His best stories are a number of novels dealing with the questions and dangers of biological development and change, including The Greatest Adventure (1929), in which spores dormant in Antarctica are released and the earth grows uncontrollably and The Iron Star (1930), in which a meteorite impact in the Congo reversed the direction of human evolution, turning humans back into apes. A German translation of The Iron Star was in preparation around 1980 in the Science Fiction Classics series under the title Der Eisenstern , but it apparently never appeared. The novels Seeds of Life (1931) and GOG 666 (1954) deal with the dangers of human self-modification.

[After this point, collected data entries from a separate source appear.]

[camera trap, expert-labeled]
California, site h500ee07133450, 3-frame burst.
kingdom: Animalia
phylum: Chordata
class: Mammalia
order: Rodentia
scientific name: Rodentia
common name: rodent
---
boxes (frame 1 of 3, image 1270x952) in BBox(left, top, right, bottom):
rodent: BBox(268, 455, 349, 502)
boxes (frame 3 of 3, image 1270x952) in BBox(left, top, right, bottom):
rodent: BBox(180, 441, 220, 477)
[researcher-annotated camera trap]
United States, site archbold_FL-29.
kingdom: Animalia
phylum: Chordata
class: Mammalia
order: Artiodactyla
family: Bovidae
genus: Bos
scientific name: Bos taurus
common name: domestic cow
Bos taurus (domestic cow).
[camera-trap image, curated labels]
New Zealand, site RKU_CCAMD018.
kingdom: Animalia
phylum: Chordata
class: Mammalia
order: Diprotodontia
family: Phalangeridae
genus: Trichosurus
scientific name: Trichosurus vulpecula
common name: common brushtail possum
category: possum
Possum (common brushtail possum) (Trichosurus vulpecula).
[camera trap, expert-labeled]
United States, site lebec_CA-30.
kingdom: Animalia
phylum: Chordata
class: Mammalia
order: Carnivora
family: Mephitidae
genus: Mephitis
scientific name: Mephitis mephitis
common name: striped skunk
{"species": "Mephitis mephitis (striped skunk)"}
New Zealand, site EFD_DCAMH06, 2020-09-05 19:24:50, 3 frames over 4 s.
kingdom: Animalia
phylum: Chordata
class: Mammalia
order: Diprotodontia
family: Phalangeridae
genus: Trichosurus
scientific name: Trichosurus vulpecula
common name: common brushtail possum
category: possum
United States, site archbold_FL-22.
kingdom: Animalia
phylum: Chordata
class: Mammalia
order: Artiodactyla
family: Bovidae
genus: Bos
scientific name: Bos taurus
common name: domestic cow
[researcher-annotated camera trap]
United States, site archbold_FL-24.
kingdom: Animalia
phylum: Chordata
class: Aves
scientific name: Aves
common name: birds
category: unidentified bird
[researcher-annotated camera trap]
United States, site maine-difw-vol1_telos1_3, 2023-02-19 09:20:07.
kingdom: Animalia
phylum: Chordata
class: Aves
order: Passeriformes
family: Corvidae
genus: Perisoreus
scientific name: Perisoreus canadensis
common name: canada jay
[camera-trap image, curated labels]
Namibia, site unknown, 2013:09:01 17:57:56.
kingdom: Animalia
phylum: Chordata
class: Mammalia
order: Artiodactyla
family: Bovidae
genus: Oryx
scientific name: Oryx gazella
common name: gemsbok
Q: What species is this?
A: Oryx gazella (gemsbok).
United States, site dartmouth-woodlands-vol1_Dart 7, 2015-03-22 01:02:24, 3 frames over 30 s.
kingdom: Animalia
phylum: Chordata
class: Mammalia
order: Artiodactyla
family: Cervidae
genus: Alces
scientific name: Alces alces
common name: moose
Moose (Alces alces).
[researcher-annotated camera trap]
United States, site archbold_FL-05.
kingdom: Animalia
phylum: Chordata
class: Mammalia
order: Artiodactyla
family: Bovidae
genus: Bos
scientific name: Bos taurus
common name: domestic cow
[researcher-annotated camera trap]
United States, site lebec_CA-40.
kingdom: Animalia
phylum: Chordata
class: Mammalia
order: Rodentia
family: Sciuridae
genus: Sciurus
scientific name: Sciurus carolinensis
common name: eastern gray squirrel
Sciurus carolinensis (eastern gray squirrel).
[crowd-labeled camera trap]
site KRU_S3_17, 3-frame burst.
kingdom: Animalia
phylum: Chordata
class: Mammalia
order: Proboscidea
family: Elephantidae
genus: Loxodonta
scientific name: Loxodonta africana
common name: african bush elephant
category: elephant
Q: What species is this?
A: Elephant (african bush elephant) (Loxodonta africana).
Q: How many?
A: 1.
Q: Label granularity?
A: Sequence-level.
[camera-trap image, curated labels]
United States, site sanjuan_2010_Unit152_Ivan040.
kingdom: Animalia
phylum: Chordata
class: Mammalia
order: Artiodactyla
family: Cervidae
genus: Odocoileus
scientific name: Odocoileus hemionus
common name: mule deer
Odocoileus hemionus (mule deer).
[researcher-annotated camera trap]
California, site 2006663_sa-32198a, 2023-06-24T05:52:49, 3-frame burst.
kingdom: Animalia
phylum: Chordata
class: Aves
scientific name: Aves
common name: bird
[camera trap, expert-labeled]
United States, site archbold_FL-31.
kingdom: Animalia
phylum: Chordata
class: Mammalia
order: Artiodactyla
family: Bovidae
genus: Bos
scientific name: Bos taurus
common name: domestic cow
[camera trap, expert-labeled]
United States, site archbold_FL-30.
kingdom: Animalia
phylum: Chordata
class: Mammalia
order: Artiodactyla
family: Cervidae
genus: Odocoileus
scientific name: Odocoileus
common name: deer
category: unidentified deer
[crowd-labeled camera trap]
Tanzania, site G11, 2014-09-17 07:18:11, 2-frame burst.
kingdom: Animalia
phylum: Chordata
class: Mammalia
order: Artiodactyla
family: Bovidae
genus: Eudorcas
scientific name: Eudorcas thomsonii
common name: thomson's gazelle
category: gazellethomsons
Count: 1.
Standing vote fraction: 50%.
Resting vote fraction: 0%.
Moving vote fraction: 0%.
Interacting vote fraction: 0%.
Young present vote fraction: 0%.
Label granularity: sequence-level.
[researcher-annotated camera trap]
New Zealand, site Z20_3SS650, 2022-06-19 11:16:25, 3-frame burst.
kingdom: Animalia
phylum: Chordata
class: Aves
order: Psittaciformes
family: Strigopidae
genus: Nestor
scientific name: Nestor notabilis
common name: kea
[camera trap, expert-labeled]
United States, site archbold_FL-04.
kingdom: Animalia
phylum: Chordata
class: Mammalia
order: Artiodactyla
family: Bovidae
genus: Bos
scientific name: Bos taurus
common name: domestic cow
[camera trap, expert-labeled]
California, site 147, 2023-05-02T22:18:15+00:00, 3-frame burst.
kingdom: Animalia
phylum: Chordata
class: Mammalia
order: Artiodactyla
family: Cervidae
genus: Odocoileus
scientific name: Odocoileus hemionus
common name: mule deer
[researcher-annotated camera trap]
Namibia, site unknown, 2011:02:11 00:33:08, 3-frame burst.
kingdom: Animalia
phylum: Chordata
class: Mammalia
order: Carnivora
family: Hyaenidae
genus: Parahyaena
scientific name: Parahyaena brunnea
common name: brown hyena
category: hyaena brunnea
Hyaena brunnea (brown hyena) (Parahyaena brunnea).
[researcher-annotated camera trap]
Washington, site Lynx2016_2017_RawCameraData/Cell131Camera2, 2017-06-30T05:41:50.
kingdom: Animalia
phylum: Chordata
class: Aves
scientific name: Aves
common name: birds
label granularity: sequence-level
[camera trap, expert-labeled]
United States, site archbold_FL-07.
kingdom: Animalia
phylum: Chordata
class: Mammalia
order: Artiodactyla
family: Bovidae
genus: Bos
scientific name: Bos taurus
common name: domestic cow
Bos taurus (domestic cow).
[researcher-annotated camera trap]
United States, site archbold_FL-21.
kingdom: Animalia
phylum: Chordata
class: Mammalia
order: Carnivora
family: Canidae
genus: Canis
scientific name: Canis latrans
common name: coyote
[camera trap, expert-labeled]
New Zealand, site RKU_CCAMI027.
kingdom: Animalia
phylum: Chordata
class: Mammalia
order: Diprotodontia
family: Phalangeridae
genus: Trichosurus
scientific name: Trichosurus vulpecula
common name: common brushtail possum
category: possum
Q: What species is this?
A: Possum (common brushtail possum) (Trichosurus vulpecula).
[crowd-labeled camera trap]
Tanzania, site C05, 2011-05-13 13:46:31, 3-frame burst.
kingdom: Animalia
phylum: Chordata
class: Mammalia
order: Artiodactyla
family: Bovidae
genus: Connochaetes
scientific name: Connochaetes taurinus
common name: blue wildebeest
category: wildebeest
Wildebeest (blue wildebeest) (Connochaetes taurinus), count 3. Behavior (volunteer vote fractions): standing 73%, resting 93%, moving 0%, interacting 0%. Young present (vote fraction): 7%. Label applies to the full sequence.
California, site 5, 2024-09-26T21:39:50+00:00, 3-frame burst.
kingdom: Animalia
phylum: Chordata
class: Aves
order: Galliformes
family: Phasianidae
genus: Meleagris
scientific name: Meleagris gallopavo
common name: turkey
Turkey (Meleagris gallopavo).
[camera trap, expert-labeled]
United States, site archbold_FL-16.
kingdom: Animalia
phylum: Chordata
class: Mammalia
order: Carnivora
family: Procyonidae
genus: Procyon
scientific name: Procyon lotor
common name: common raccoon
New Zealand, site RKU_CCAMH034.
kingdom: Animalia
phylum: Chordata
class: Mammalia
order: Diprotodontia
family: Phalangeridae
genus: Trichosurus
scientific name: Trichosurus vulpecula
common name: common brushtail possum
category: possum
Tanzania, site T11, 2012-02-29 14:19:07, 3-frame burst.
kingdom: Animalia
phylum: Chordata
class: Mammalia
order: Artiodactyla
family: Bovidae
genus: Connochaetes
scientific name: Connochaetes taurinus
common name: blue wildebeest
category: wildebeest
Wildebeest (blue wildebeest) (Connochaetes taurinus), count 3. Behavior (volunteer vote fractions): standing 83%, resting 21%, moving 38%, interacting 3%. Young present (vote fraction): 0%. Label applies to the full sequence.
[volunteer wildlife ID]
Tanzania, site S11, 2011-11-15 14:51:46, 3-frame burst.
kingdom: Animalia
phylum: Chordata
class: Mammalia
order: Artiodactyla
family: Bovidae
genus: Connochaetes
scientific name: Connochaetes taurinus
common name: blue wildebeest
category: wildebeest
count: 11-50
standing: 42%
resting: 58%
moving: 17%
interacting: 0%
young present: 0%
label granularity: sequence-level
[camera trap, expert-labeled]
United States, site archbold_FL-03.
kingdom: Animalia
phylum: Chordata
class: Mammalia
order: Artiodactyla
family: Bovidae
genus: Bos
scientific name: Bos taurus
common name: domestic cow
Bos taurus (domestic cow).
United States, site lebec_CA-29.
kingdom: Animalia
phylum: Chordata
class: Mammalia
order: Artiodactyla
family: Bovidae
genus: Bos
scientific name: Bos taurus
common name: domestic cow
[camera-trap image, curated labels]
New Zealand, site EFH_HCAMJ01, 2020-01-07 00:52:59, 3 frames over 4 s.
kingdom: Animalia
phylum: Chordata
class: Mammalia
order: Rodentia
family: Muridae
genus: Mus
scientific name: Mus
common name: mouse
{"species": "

Bell died in 1960 at the age of 77.

bibliography

Science Fiction (as John Taine)

Novels
  • The Purple Sapphire (1924)
  • The Gold Tooth (1927)
  • Quayle's Invention (1927)
  • Green Fire: The Story of the Terrible Days in the Summer of 1990: Now Told in Full for the First Time (1928)
  • The Greatest Adventure (1929)
  • The Iron Star (1930)
  • The White Lily (1930, also as The Crystal Horde , 1952)
  • The Time Stream (1931)
  • Seeds of Life (1931)
  • Before the Dawn (1934)
  • Tomorrow (1939)
  • The Forbidden Garden (1947)
  • GOG 666 (1954)
collection
  • The Cosmic Geoids: and One Other (1949)
Short stories
  • The Ultimate Catalyst (1939)
  • The Black Goldfish (1948)
  • The Cosmic Geoids (1949)

Mathematical Writings (as Eric Temple Bell)

Essays and Articles
Textbooks and non-fiction
  • An Arithmetical Theory of Certain Numerical Functions (1915)
  • The Cyclotomic Quinary Quintic (1912)
  • Algebraic Arithmetic (1927)
  • Debunking Science (1930)
  • The Queen of the Sciences (1931)
  • Numerology (1933)
  • The Search for Truth (1934)
  • The Handmaiden of the Sciences (1937)
  • Man and His Lifebelts (1938)
  • Men of Mathematics (1937)
    • German: The great mathematicians. Econ, Düsseldorf & Vienna 1967.
  • The Development of Mathematics (1940)
  • The Magic of Numbers (1946)
  • Mathematics: Queen and Servant of Science (1951)
  • The Last Problem (1961)

literature

Web links

Individual evidence

  1. Ivo Gloss, Jörg Neumann: "Could have been!" Beginning of a bibliography of science fiction that does not exist , accessed September 26, 2018.